Freitag, 9. März 2018

„AnkER“ und Heimat: Menschenfeindliche Pläne der neuen Bundesregierung



„AnkER“ und Heimat: Menschenfeindliche Pläne der neuen Bundesregierung


Schiffe sind immer unterwegs, sie rasten nur kurz, um Waren oder Menschen abzuliefern, andere aufzunehmen und weiter zu transportieren. Ein Schiff, das an einem Ort vor Anker geht, wird diesen Ort auch wieder verlassen. Die im Koalitionsvertrag geplanten „AnkER“, also „zentrale Aufnahme-, Entscheidungs- und Rückführungseinrichtungen“, verfolgen eben dieses Ziel. „BAMF, BA, Jugendämter, Justiz, Ausländerbehörden und andere“ sollen dort „Hand in Hand arbeiten“,[1] nicht nur, um die Verfahren zu beschleunigen, sondern um Menschen dort bis zu ihrer Ausreise zu kasernieren. Bis zu 18 Monate sollen Menschen dort untergebracht werden (Kinder/Familien sechs Monate).[2] Die angegebene Höchstdauer könnte aufgrund der Soll-Bestimmung aber auch überschritten werden. Diese Maßnahme zielt offensichtlich auf die Zermürbung von Menschen, deren Asylverfahren lange dauern, deren Asylantrag abgelehnt wurde oder deren bereits bestehender Aufenthaltstitel wieder aberkannt wurde – beispielsweise, weil sich im Herkunftsland die Situation verbesserte.

Menschen, die in Deutschland vor Anker gehen, die einen Asylantrag stellen, sollen in diesem Land nur temporär bleiben. Die Symbolik impliziert nicht nur ihr Ankommen in einem vermeintlich sicheren Hafen, sie beinhaltet ebenso das Verlassen. Die Verfasser*innen dieses Konzepts mitsamt seiner zynischen Abkürzung gehen offenbar über Leichen. Denn auch ein Schiff, das vor Anker liegt, kann sinken. Dies lässt sich in den Prototypen dieser Lager in Bayern beobachten.

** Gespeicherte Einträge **

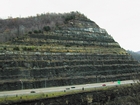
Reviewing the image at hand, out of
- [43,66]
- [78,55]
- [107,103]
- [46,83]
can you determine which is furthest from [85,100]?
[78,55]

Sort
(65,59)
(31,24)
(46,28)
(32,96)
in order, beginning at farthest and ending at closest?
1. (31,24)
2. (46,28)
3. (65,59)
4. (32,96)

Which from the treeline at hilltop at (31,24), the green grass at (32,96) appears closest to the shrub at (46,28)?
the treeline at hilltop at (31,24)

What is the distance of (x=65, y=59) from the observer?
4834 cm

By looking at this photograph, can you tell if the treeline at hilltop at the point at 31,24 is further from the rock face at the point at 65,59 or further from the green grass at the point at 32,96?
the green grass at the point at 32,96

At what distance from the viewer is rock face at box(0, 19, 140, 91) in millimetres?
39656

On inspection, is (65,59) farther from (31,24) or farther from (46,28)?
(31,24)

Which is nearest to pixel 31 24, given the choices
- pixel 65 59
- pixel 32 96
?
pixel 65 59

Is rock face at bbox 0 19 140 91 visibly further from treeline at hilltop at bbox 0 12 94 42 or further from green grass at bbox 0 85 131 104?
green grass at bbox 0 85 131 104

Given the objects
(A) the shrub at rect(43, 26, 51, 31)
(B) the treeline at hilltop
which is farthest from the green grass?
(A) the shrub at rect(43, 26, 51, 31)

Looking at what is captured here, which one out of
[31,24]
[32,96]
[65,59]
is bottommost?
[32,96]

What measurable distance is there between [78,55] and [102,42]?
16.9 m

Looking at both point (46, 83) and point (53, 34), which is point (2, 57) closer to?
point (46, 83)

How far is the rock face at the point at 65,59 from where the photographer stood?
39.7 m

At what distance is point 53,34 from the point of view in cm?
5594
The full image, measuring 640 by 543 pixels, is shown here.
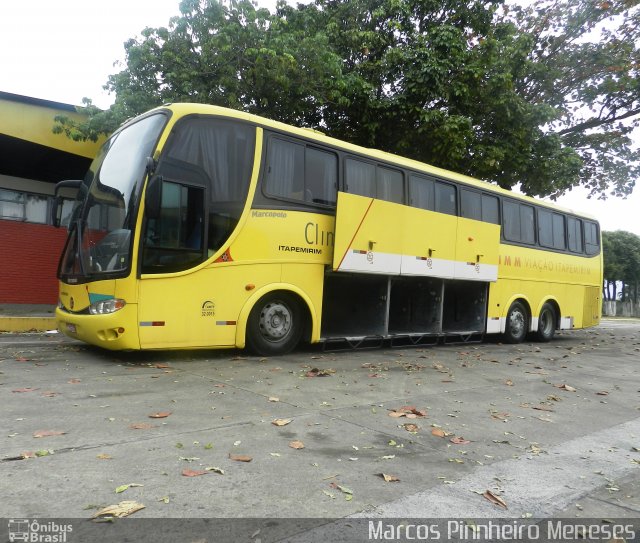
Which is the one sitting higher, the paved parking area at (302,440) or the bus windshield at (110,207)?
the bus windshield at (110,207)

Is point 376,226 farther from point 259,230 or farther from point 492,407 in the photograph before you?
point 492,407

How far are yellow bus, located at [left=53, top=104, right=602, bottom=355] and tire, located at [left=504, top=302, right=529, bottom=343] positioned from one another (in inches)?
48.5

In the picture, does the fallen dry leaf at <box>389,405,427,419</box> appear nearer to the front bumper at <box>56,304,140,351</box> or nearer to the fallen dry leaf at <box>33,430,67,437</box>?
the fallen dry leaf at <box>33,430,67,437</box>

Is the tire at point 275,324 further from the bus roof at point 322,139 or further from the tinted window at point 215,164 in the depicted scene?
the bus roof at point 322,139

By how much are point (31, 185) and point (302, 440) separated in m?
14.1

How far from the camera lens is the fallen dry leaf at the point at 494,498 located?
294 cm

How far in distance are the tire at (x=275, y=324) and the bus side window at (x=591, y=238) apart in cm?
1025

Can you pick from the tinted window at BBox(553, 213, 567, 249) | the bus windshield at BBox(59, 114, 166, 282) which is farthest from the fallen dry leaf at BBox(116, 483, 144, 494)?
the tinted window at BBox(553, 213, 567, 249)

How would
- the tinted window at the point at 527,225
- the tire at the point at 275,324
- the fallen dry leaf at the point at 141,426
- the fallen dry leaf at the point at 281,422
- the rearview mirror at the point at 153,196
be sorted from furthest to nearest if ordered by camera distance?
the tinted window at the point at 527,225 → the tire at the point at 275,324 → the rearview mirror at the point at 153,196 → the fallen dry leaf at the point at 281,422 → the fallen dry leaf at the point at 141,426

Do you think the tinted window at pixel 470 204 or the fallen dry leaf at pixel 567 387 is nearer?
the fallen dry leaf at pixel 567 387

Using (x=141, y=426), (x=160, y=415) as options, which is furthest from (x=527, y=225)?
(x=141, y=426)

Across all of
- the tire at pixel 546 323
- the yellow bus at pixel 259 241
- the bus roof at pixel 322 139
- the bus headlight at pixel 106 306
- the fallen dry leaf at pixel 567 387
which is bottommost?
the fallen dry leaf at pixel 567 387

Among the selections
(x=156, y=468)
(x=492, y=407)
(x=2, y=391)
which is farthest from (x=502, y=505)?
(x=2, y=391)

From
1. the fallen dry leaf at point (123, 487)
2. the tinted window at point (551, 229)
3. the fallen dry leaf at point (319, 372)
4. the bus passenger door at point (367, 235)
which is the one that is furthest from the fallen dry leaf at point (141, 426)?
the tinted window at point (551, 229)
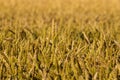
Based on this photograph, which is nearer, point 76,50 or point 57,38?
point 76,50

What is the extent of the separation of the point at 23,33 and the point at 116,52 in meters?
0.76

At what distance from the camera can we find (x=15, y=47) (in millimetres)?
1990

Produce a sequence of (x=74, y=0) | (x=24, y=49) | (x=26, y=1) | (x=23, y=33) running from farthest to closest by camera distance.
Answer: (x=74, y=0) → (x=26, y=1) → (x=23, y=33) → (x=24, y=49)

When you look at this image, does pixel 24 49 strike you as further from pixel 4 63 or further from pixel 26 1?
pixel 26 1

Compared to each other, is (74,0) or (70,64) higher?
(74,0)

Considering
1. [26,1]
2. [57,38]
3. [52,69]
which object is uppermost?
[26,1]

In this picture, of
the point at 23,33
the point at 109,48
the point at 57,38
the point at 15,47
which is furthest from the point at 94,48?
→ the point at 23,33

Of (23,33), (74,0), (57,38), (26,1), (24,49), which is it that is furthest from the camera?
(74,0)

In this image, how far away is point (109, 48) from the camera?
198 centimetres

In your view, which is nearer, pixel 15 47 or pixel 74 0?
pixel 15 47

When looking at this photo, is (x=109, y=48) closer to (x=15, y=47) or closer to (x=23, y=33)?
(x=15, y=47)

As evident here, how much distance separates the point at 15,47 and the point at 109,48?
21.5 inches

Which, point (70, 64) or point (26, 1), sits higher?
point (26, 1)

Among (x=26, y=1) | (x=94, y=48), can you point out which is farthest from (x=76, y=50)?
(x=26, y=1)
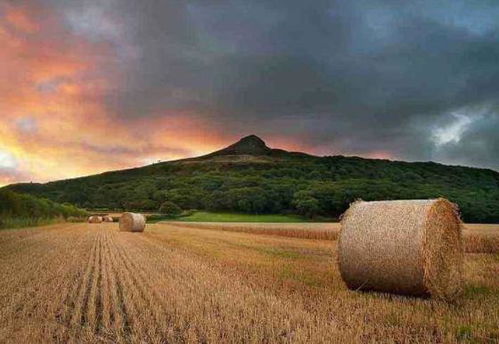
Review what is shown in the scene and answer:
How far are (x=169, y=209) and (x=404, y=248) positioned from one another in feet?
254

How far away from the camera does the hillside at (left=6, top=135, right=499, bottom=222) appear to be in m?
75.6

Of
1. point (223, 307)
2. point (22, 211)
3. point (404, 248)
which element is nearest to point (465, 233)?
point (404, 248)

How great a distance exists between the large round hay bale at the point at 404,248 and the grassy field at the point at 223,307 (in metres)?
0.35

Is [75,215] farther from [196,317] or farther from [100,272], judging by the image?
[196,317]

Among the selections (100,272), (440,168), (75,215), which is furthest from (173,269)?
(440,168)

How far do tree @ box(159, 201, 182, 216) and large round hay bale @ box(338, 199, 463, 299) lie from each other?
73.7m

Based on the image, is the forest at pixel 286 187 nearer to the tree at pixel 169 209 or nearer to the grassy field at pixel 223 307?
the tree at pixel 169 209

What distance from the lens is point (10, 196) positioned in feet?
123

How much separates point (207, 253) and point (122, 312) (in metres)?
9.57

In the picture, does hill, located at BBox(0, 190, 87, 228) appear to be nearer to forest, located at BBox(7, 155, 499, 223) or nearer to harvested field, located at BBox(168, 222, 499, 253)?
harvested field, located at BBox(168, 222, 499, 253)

** Bitte bearbeiten Sie **
1. Beantworten Sie anhand des Textes zu den AnkER-Einrichtungen die folgenden Fragen:
(a) Wofür steht die Abkürzung „AnkER“?
(b) Wie lange sollen Kinder und Familien dort höchstens untergebracht werden?
(c) In welchem Bundesland lassen sich die Prototypen dieser Lager beobachten?
2. Führen Sie den Text zu den AnkER-Einrichtungen im Anschluss an seinen letzten Satz fort.
Die Zeilen sind hierfür ohne Belang.

** Gelöste Aufgaben **
1.
(a) Für „zentrale Aufnahme-, Entscheidungs- und Rückführungseinrichtungen“.
(b) Sechs Monate.
(c) In Bayern.

2.
In Bayern wurden bereits entsprechende Lager eingerichtet, teilweise sind sie noch im Aufbau. Dort heißen sie „Transitzentrum“ wie in Manching/Ingolstadt, Regensburg und Deggendorf, „Zentrale Aufnahmeeinrichtung“ wie in Zirndorf bei Nürnberg, „Besondere Aufnahmeeinrichtung“ wie in Bamberg sowie schlicht „Aufnahmeeinrichtung“ wie in Schweinfurt, Donauwörth und weiteren Städten. Diese Lager sollen eine Gesamtkapazität von 17.745 Menschen erreichen. Zum Stand 18.10.2017 lebten dort 6.189 Menschen. In den einzelnen Lagern werden also mindestens hunderte, teilweise auch tausende Menschen kaserniert.[3]

Die bestehende bayerische Regelung, wonach die Menschen dort bis zu 24 Monate untergebracht werden, wird im Koalitionsvertrag explizit weiterhin ermöglicht. Während der Unterbringung in den Lagern besteht ein generelles Arbeitsverbot. Die dort Untergebrachten dürfen die Stadt oder den Landkreis, in dem sich das Lager befindet, nicht verlassen. Schulpflichtige Kinder und Jugendliche dürfen häufig keine Regelschulen besuchen und müssen stattdessen in nicht vergleichbarem Unterricht in den Lagern lernen. Die ärztliche Versorgung ist rudimentär.[4] Kurzum: Inmitten deutscher Städte und Landkreise entstehen Räume der totalen Exklusion.

Was wird in den Lagern passieren? Bei wie vielen wird Frustration in Aggression umschlagen? Wie viele werden ihre Aggression gegen sich selbst richten?[5] Wie viele nach außen? Welche medialen Bilder werden die in Massen kasernierten Menschen erzeugen? Welche Bilder werden wir sehen, wenn einer ausrastet? Oder mehrere? Wie wird der ahnungslose „besorgte Bürger“ reagieren?
Ist das die Vorstellung von Heimat, die künftig im Zuständigkeitsbereich des Innenministeriums bearbeitet werden soll? Die Gleichzeitigkeit der Repressionen gegen Geflüchtete und die Einberufung eines „Heimatministeriums“ verdeutlicht auf bitterste Weise die Dominanz eines völkisch-nationalistischen Denkens in Teilen der Bundesregierung. Heimat wird zu einem exklusiven Recht für Staatsbürger_innen. Aber Heimat ist ein Gefühl, sie ist nicht definierbar. Sie behauptet die Verbundenheit eines Menschen mit einem Ort. Wer maßt sich an, darüber zu bestimmen, welcher Mensch sich mit welchem Ort verbunden fühlt?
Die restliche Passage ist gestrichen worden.